After setting all three and restarting, OpenClaw should go from "just a chatbot" to actually being able to run skills and execute commands.

To verify your settings are correct:

/opt/openclaw-cli.sh config list | grep tools.exec

You're looking for host: gateway, ask: off, and security: full.

It's too expensive.

EasyCloudify now supports multiple ways to run OpenClaw. One-click VPS start as low as $12/month, and you can also deploy on our Application Platform. You don't need a large instance to get started.

How can I update it to the latest version?

The short version - if you're on a one-click droplet (v2.3 or later), run the command below as root.

/opt/update-openclaw.sh

Everything worked until the TUI started, but my bot doesn't respond to messages.

This can happen for a couple of reasons. First, try sending another message - sometimes the first one is slow and needs a second nudge to get going. If it still doesn't respond, check your API key. An invalid or expired key will cause the agent to silently do nothing. Verify the key is correct in /opt/openclaw.env and restart the service (systemctl restart openclaw as root).
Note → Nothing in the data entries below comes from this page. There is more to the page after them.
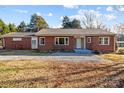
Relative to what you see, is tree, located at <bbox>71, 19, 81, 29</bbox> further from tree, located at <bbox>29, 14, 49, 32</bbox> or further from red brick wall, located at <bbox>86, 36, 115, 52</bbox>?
red brick wall, located at <bbox>86, 36, 115, 52</bbox>

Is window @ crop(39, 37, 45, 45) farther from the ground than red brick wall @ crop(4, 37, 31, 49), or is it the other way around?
window @ crop(39, 37, 45, 45)

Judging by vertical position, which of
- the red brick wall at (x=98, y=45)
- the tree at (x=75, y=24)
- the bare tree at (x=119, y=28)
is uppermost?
the tree at (x=75, y=24)

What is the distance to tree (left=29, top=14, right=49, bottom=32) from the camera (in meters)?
63.9

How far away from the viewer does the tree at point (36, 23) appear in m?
63.9

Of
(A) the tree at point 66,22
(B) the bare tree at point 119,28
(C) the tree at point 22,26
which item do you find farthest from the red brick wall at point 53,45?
(C) the tree at point 22,26

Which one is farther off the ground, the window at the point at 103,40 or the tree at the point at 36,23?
the tree at the point at 36,23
It can't access the internet. / Can I safely let it access the internet for research?

By default, the sandbox blocks outbound network access. That's the safe default, but it means the agent can't call APIs, fetch web pages, or do much beyond generating text.

Yes, you can safely unlock this. That's what the tools.exec.security full setting is for. It unlocks network access, shell commands, and other capabilities the agent needs to actually be useful.

It's safe on a dedicated droplet because the openclaw user is still sandboxed. It can't touch system files, can't escalate to root, and can't modify its own environment config. You're loosening restrictions inside the sandbox, not removing the sandbox itself.

See the sandbox and execution policies answer above for the full setup steps.

My skill installed but isn't doing anything.

Check these in order:

  1. Are the required environment variables in /opt/openclaw.env?
  2. Are the execution policies set correctly? Run /opt/openclaw-cli.sh config list | grep tools.exec as root to verify.
  3. Did you restart the service after making changes? systemctl restart openclaw as root.

I get 'permission denied' when editing /opt/openclaw.env.

That's expected. You're probably logged in as openclaw. Run exit to get back to root, then edit the file.

I changed the env file but nothing changed.

You need to restart the service. Run systemctl restart openclaw as root. The env file is only read at startup.

My skill fails silently - no errors, no output.

This is almost always the tools.exec.security setting. At lower tiers, OpenClaw will quietly block operations without telling you. Set it to full as root and restart.

Commands seem to hang forever.

Two likely causes. If tools.exec.host isn't set to gateway, execution has nowhere to run on a headless VPS. If tools.exec.ask isn't set to off, commands are waiting for approval that nobody can give. Set both and restart.

Which user should I be for what?

  • Installing skills, running tools: openclaw
  • Editing env vars, setting policies, restarting the service: root

Everything worked until the TUI started, but my bot doesn't respond to messages.

This can happen for a couple of reasons. First, try sending another message - sometimes the first one is slow and needs a second nudge to get going. If it still doesn't respond, check your API key. An invalid or expired key will cause the agent to silently do nothing. Verify the key is correct in /opt/openclaw.env and restart the service (systemctl restart openclaw as root).

License

OpenClaw is open source software licensed under the MIT License.